Projected deficits over the 2018–2027 period have increased markedly since June 2017, when CBO issued its previous projections. The increase stems primarily from tax and spending legislation enacted since then—especially Public Law 115- 97 (originally called the Tax Cuts and Jobs Act and called the 2017 tax act in this report), the Bipartisan Budget Act of 2018 (P.L. 115- 123), and the Consolidated Appropriations Act, 2018 (P.L. 115-141). The legislation has significantly reduced revenues and increased outlays anticipated under current law.

However, the Bipartisan Budget deal and FY 2018 Omnibus pale in comparison to the size of the impact of the tax cut bill on the federal balance sheet. In 2018, CBO explained the package “increases the total projected deficit over the 2018–2028 period by about $1.9 trillion,” but, to be fair, $600 billion of that is increased service on federal debt on account of increased interest rates. But, the CBO used modeling that sounds very much like “dynamic scoring,” which takes into effect economic changes downstream from the change in federal spending that may mitigate or worsen the federal outlook. In this case, CBO claims increased economic activity will reduce the size of the total bill from $1.8 trillion in primary deficit to $1.3 trillion.

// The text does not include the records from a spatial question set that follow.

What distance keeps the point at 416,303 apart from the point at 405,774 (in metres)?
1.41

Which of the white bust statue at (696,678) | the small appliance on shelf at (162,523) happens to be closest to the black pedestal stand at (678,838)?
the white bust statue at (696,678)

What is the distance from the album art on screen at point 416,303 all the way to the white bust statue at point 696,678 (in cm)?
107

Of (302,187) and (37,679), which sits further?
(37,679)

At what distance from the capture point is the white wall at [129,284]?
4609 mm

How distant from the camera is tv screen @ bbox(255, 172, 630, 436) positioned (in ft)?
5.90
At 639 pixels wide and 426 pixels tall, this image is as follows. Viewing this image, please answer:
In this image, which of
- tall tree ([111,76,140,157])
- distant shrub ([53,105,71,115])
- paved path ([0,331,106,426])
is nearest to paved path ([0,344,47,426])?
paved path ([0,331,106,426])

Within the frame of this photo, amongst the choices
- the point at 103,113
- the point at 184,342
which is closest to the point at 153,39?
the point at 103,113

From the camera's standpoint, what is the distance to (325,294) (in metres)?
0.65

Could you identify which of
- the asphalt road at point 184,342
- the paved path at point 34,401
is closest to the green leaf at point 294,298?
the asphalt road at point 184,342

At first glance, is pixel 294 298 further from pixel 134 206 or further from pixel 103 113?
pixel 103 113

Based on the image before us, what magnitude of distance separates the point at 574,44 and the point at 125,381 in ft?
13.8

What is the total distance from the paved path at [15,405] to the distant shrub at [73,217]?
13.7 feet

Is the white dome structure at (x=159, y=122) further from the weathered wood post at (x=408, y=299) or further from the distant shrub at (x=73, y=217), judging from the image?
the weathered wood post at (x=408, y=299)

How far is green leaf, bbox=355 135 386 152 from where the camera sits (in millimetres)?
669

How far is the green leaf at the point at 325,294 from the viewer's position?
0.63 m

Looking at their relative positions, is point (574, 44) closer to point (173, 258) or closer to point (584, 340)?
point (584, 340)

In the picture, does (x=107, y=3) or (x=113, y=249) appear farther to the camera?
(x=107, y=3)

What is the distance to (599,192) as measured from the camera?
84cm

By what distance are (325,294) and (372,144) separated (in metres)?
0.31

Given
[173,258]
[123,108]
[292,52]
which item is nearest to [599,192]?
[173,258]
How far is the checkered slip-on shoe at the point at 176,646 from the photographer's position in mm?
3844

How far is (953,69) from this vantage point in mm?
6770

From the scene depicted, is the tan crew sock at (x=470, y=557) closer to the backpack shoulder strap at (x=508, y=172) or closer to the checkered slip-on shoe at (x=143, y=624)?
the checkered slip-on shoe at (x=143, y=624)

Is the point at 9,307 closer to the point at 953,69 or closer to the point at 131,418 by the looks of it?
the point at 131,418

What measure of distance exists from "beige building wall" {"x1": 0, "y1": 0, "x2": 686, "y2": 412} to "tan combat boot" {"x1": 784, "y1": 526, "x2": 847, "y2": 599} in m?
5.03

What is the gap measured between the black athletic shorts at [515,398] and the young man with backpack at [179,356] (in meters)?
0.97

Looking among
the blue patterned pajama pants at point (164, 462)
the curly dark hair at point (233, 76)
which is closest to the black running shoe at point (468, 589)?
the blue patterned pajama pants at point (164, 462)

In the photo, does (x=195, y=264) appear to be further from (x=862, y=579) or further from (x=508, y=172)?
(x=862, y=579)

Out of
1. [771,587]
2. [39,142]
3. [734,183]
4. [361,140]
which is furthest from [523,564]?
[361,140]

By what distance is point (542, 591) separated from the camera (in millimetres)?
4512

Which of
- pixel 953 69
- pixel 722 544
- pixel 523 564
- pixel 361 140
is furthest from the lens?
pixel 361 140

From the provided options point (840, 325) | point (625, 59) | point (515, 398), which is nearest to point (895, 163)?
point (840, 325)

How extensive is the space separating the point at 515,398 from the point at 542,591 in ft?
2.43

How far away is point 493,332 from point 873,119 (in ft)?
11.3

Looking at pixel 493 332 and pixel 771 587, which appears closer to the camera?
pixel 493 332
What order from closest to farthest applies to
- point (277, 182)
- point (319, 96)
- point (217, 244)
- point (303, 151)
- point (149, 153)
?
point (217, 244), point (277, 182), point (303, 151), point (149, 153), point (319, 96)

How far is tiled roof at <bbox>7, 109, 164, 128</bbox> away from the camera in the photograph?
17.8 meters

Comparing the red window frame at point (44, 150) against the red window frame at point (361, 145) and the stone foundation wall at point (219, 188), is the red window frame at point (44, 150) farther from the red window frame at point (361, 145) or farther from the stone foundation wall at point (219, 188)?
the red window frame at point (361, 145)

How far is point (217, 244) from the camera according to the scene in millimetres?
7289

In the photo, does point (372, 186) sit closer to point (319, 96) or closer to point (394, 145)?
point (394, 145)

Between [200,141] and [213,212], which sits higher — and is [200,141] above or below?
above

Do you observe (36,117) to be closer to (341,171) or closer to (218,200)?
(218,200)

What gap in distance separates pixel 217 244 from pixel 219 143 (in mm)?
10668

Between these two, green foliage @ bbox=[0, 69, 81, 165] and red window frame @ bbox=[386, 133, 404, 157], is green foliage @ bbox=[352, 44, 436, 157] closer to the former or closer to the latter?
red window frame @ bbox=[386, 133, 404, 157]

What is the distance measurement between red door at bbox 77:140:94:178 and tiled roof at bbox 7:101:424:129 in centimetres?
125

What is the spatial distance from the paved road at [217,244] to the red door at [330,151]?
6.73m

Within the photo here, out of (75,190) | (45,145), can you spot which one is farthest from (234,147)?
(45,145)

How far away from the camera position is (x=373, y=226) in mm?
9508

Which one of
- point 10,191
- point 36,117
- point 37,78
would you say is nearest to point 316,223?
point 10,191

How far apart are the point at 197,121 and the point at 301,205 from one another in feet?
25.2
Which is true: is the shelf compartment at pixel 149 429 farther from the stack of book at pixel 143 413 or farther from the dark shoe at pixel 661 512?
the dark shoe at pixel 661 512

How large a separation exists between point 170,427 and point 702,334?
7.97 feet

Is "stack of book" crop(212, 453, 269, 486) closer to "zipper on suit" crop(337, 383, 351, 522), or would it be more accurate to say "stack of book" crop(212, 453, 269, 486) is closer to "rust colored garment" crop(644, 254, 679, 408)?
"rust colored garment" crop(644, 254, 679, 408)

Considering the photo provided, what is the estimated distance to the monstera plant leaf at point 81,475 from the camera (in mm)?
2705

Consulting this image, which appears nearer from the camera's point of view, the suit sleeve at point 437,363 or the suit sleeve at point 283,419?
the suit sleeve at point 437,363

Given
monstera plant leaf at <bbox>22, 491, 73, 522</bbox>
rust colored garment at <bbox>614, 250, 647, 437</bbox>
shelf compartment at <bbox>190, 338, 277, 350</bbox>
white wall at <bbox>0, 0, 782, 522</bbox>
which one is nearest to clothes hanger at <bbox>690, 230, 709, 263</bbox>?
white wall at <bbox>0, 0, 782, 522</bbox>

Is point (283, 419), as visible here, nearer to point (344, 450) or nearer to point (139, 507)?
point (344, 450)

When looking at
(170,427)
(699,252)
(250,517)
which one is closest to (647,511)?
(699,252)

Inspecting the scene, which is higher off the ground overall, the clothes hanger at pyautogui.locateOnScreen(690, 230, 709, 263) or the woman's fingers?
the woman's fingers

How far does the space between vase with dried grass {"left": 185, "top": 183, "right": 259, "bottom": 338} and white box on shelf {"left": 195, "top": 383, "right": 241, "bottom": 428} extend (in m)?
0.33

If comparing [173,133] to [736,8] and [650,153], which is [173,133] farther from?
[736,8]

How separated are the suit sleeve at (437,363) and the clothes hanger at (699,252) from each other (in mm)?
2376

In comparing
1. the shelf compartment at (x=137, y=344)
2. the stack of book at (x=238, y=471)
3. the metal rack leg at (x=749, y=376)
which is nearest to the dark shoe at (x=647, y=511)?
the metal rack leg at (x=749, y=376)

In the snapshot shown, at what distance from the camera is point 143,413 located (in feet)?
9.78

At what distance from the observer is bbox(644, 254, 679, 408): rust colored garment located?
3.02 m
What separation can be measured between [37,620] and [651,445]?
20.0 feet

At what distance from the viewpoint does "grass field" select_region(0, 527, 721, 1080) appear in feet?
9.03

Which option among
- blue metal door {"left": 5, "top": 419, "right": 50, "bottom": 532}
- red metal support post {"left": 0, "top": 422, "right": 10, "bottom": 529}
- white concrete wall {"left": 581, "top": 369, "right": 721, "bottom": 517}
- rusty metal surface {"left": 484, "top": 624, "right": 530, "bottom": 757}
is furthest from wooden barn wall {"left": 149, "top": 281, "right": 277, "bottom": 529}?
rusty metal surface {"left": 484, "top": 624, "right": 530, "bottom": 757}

Consequently, there will be many Republicans, including the White House, to call for cuts in virtually all non-defense spending save for Social Security and Medicare, which are sacrosanct so long as seniors vote. It will be interesting to see how Democrats respond. My guess is that candidates for the Democratic nomination for president will call for rolling back the 2017 tax bill and for raising rates even further on the wealthy and corporations to pay for new ambitious social programs like Medicare for America or Medicare for All.